┌────────

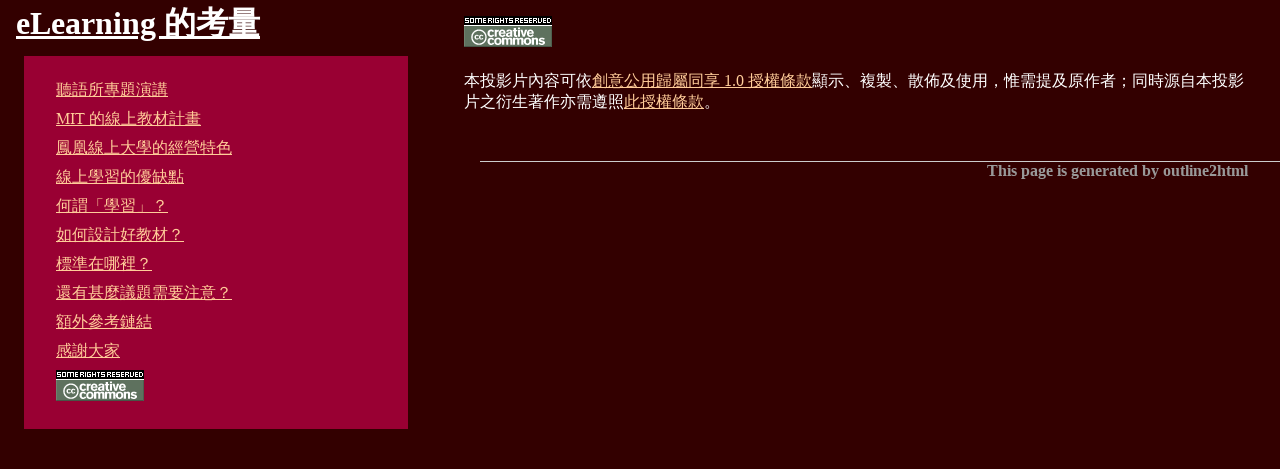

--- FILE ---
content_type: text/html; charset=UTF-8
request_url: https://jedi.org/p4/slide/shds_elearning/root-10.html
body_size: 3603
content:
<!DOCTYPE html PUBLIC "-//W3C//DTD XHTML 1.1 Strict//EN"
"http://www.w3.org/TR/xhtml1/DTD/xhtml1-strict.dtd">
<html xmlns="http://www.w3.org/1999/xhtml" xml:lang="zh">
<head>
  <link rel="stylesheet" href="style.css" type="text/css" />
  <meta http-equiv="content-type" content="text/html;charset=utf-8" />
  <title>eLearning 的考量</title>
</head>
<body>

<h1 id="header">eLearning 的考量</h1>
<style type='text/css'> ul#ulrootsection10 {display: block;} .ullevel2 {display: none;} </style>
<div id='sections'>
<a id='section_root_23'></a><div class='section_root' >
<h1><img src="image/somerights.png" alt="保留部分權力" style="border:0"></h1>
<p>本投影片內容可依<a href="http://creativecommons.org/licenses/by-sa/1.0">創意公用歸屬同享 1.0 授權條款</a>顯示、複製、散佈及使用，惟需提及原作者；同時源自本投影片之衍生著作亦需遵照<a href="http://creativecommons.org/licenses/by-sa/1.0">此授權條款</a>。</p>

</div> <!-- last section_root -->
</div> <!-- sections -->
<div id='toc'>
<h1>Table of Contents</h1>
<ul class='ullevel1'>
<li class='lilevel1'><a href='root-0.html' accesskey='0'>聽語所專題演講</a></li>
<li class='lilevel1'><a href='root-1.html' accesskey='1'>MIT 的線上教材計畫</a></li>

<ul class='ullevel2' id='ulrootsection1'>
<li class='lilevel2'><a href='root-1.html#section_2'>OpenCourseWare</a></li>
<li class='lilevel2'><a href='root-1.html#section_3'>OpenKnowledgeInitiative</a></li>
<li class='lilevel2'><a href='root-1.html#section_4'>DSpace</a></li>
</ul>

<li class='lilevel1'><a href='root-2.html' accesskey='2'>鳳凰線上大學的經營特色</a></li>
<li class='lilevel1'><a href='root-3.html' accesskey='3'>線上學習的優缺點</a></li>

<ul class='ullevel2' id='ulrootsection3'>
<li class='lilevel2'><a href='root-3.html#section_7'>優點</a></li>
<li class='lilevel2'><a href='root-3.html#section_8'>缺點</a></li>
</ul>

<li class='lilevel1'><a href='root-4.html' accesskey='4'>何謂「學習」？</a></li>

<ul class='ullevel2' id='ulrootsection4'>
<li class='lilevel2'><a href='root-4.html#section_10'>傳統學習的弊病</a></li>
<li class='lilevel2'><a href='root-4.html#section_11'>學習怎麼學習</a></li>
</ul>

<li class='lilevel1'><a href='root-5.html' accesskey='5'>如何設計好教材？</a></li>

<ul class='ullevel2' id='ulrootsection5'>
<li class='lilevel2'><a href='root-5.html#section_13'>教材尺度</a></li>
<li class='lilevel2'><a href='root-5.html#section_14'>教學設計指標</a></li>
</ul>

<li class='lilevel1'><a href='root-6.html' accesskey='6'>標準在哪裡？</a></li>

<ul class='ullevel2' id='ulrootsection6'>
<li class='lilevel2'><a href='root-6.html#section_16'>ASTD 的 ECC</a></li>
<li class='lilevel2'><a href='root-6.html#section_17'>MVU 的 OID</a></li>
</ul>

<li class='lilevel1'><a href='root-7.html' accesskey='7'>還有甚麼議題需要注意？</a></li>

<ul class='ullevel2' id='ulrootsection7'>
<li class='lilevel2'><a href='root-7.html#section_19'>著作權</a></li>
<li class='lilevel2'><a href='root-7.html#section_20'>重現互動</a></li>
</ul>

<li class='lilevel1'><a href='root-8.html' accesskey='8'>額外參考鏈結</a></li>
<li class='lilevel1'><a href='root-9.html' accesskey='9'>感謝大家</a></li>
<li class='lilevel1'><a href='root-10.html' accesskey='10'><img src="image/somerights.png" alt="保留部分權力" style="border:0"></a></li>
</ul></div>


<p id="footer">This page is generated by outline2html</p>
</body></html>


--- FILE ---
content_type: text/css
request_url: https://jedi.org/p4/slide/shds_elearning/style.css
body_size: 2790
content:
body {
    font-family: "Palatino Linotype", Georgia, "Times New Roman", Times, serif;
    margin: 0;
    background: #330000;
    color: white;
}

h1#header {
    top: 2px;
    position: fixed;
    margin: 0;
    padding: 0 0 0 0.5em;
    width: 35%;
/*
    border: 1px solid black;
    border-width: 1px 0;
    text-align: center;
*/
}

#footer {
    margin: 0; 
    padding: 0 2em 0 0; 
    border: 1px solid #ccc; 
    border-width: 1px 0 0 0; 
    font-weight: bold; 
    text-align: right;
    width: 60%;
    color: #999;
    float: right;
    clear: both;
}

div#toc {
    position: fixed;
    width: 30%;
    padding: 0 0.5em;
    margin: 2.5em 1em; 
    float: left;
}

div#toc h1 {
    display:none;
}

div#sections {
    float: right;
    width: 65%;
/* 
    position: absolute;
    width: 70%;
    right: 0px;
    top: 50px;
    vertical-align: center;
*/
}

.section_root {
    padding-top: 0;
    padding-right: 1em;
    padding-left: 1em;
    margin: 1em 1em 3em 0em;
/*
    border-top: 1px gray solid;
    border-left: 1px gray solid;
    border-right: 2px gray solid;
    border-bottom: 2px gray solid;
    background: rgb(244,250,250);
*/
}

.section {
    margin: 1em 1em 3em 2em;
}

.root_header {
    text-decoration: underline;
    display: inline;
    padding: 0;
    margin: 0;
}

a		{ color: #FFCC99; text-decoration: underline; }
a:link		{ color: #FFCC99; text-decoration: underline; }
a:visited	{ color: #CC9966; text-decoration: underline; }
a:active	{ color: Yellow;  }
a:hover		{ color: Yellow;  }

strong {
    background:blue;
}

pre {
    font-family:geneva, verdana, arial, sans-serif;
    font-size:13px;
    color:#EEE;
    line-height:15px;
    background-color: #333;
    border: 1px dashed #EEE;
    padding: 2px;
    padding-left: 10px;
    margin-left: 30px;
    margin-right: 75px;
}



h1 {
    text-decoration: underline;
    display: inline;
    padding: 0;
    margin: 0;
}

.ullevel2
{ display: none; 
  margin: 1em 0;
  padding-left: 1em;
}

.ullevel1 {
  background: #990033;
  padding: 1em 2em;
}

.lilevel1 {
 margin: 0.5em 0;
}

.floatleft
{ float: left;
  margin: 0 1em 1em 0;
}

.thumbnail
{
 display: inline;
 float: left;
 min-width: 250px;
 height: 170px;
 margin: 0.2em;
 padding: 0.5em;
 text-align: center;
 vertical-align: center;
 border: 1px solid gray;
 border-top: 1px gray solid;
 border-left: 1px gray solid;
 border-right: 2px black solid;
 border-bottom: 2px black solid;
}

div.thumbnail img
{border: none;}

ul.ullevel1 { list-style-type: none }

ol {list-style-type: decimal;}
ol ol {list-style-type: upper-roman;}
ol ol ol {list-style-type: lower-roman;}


└────────
┌────────

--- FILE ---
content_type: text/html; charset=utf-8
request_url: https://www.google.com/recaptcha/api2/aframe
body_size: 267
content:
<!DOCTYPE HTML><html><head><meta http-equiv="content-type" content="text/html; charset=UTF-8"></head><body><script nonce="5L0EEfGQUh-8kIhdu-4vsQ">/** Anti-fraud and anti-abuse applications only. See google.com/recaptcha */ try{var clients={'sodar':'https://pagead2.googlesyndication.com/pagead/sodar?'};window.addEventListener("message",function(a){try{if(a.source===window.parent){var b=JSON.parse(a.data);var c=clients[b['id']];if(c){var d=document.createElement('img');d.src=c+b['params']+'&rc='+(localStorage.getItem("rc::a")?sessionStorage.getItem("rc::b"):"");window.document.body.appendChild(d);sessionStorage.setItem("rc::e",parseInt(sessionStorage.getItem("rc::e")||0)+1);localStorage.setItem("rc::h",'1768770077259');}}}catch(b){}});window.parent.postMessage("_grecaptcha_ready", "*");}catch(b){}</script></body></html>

└────────

■ PROBLEM REQUIREMENTS ■
Identify the lines above with the word "bottom". Copy them.

■ WORKED SOLUTION ■
    border-bottom: 2px gray solid;
 border-bottom: 2px black solid;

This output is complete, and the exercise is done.